Sementara "dimensi ideologis" tidak dapat diabaikan, dosen universitas tersebut menyarankan bahwa satu-satunya cara untuk mengatasi masalah dalam jangka panjang adalah dengan "berinvestasi lebih banyak" dalam tindakan pencegahan.

Dalam sesi tanya jawab singkat, beberapa panelis berbicara tentang kebutuhan berkelanjutan akan alternatif yang efektif, atau "kontra narasi", untuk memerangi propaganda yang terus menarik pria dan wanita muda Muslim melalui berbagai cara untuk ISIS dan kelompok-kelompok semacam itu.

Ritzmann menyarankan bahwa "utusan" dari argumen balasan tersebut sama pentingnya dengan pesan yang ingin disampaikannya.

Ritzmann juga menunjukkan bahwa sementara pemboman koalisi pimpinan AS dan tindakan lainnya telah membuat penyok serius di wilayah yang dikuasai ISIS dan juga berdampak buruk pada pendapatan yang bersumber dari infrastruktur minyaknya, ISIS masih menguasai tanah "seukuran Inggris".

Ada konsensus di antara para peserta bahwa jaringan teroris, yang telah menyebar "lebih jauh dari yang diperkirakan", harus semakin menjadi sasaran.

Ali, menanggapi pertanyaan tentang ancaman baru, berbicara tentang "perubahan taktik" yang signifikan oleh ISIS yang, katanya, kini semakin banyak menggunakan pelaku bom bunuh diri seperti yang dikerahkan di jalan-jalan Brussel.
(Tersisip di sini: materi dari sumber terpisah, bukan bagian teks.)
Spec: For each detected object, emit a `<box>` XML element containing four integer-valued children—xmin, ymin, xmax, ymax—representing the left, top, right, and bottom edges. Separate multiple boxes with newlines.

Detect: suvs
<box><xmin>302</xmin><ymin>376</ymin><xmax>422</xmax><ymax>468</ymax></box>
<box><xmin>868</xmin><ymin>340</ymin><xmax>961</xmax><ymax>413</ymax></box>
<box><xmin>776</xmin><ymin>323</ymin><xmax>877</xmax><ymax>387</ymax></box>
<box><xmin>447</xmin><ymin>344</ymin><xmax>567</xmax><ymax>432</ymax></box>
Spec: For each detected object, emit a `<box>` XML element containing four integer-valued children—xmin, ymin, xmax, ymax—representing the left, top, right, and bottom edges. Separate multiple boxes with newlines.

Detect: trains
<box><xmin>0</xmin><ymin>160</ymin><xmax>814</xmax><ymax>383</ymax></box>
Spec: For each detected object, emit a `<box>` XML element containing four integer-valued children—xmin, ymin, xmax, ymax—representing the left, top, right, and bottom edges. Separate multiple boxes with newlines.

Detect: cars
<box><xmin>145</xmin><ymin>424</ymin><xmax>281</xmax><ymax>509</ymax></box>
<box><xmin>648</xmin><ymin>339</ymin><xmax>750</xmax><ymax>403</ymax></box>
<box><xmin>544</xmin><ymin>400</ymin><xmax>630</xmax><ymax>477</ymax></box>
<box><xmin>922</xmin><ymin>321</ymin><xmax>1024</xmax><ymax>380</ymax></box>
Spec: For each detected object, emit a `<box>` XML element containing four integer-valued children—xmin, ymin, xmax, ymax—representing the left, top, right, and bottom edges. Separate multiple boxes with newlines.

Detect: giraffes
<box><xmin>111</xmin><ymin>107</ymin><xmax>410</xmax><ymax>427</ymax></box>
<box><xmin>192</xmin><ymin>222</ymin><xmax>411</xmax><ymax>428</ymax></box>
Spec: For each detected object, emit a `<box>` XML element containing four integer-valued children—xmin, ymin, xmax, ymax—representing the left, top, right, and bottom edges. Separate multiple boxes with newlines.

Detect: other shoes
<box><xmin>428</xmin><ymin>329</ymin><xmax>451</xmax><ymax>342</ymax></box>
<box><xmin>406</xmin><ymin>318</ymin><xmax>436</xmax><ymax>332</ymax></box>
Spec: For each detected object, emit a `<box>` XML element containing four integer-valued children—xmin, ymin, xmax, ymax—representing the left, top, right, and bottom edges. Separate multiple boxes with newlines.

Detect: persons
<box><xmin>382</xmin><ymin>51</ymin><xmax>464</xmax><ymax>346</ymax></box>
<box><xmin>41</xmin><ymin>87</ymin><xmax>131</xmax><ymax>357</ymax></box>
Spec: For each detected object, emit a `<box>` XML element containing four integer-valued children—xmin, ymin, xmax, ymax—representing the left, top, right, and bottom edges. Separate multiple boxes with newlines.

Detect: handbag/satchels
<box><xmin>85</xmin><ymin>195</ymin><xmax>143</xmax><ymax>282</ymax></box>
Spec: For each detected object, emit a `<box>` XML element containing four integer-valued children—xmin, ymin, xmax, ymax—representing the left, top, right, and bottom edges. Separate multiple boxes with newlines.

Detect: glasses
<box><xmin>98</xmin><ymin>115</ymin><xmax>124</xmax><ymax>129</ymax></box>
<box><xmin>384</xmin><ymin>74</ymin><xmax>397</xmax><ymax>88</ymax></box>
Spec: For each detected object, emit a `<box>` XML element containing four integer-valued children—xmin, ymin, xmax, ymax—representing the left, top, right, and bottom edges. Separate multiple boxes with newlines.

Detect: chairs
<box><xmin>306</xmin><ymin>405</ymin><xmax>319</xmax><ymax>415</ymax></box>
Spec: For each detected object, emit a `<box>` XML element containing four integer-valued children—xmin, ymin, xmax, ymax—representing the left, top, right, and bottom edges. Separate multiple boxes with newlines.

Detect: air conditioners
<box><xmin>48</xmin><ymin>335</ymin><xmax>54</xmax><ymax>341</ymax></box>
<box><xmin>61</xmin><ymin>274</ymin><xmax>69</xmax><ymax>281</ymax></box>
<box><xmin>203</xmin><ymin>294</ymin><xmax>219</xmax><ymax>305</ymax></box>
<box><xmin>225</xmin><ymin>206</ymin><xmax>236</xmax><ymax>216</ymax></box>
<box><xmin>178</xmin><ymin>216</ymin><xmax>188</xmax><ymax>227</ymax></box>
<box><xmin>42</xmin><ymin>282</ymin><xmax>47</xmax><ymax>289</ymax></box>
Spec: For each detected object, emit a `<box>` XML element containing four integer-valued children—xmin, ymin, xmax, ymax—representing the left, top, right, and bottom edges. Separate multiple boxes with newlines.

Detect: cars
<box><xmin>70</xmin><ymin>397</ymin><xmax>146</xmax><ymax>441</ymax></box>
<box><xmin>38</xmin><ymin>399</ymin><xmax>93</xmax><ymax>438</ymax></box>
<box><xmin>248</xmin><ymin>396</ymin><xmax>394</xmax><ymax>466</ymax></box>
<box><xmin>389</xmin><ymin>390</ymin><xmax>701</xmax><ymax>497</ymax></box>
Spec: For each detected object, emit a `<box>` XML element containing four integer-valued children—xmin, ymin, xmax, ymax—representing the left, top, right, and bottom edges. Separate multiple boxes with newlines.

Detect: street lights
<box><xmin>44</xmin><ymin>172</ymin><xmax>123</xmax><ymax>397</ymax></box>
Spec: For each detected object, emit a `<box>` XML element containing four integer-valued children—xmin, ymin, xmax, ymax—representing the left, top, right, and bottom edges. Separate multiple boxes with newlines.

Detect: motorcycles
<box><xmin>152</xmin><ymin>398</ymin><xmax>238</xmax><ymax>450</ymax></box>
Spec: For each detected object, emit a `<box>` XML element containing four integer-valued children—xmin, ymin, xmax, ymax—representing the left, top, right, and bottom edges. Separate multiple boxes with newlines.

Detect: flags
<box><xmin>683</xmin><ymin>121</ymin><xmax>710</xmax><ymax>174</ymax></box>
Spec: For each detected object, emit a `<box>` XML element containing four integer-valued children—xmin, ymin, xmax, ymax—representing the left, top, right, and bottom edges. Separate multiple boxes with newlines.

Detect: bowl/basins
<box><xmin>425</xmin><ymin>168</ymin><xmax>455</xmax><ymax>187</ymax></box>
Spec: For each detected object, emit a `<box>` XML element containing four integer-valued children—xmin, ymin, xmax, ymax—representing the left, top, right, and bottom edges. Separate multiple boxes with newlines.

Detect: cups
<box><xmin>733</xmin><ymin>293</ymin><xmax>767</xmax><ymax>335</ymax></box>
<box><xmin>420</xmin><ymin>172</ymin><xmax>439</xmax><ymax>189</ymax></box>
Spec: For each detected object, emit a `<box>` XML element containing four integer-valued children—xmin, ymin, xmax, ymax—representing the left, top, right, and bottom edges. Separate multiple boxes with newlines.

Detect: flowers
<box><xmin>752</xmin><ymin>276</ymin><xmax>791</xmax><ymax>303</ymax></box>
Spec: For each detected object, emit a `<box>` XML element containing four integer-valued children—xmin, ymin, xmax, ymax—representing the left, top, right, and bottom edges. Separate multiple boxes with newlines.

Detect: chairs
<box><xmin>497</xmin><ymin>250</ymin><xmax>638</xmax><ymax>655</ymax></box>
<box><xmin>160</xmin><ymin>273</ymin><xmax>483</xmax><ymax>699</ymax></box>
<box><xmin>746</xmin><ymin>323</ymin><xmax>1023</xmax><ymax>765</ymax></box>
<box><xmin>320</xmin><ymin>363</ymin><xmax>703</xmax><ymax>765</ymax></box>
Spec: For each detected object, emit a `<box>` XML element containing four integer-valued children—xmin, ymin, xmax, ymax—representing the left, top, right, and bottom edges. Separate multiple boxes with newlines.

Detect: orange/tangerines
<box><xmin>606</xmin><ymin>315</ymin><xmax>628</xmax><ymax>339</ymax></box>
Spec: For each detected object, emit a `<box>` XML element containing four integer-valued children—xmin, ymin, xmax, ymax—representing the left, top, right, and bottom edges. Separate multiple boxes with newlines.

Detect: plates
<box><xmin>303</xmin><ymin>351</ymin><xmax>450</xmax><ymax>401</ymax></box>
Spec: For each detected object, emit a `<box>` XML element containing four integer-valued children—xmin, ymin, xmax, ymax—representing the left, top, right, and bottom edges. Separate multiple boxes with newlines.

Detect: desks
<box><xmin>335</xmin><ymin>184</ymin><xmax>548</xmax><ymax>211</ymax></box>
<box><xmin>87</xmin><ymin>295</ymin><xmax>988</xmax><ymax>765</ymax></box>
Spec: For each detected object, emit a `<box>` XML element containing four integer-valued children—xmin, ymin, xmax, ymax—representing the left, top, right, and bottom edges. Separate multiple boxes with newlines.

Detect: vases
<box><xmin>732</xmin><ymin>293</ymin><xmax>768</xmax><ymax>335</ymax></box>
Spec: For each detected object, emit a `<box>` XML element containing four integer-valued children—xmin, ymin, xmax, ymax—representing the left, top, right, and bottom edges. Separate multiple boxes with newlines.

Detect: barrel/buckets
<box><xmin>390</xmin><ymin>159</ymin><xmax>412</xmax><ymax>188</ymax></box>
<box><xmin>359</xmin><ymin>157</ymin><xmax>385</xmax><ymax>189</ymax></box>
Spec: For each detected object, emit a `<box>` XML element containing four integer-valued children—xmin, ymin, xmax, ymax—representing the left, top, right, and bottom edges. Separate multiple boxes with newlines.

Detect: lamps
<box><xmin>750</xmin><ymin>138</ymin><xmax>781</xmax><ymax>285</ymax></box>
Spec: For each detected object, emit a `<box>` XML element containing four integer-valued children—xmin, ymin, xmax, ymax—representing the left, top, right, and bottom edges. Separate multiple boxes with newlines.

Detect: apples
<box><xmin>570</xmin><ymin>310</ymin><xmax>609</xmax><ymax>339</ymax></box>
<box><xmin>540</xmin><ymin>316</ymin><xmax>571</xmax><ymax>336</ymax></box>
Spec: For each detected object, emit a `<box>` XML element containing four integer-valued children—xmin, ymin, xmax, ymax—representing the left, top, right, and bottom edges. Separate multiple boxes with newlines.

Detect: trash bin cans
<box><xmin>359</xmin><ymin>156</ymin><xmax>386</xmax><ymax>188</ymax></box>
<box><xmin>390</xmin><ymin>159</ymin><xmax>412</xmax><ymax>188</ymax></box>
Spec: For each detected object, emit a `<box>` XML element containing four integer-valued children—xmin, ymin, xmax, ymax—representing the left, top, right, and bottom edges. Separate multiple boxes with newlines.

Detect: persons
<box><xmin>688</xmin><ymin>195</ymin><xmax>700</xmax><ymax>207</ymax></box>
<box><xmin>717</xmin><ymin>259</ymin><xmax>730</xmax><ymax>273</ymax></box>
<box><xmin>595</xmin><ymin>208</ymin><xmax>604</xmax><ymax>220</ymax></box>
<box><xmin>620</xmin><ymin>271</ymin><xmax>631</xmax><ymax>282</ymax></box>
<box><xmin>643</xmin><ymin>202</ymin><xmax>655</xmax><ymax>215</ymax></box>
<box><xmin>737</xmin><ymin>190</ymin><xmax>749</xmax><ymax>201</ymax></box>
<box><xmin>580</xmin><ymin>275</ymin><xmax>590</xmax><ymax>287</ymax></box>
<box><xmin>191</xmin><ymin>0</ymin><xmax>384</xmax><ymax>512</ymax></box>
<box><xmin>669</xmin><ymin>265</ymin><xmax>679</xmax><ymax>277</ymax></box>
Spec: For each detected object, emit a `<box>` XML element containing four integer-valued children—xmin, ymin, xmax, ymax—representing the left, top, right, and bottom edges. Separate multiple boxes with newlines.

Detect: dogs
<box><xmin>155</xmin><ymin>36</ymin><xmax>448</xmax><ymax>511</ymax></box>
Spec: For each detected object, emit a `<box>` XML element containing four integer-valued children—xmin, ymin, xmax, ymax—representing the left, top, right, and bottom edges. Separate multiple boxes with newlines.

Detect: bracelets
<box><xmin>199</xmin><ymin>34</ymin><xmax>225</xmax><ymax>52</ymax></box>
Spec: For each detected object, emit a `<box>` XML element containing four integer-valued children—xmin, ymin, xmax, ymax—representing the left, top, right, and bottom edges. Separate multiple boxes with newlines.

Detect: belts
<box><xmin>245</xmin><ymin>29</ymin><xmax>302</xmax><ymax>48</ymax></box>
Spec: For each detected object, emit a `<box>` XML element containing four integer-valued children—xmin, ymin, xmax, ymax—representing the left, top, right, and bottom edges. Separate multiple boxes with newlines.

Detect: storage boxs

Melihat ke masa depan, dia meramalkan: "Saya pikir kita akan melihat penekanan yang lebih besar pada serangan teroris yang lebih luas di seluruh dunia dan itulah salah satu alasan mengapa kita perlu mundur dan melihat semua ini dengan cara yang lebih canggih."

Roberta Bonazzi, direktur eksekutif di European Foundation for Democracy menunjukkan perlunya mengekspos ideologi Islam yang menginspirasi dan mendorong tindakan teroris tersebut.

"Ini adalah ideologi yang tersebar luas," kata Bonazzi, "yang merupakan sumber radikalisasi yang dapat mengarah pada terorisme dan / atau perekrutan organisasi teroris.”

Bagikan artikel ini:

EU Reporter menerbitkan artikel dari berbagai sumber luar yang mengungkapkan berbagai sudut pandang. Posisi yang diambil dalam artikel ini belum tentu milik Reporter UE.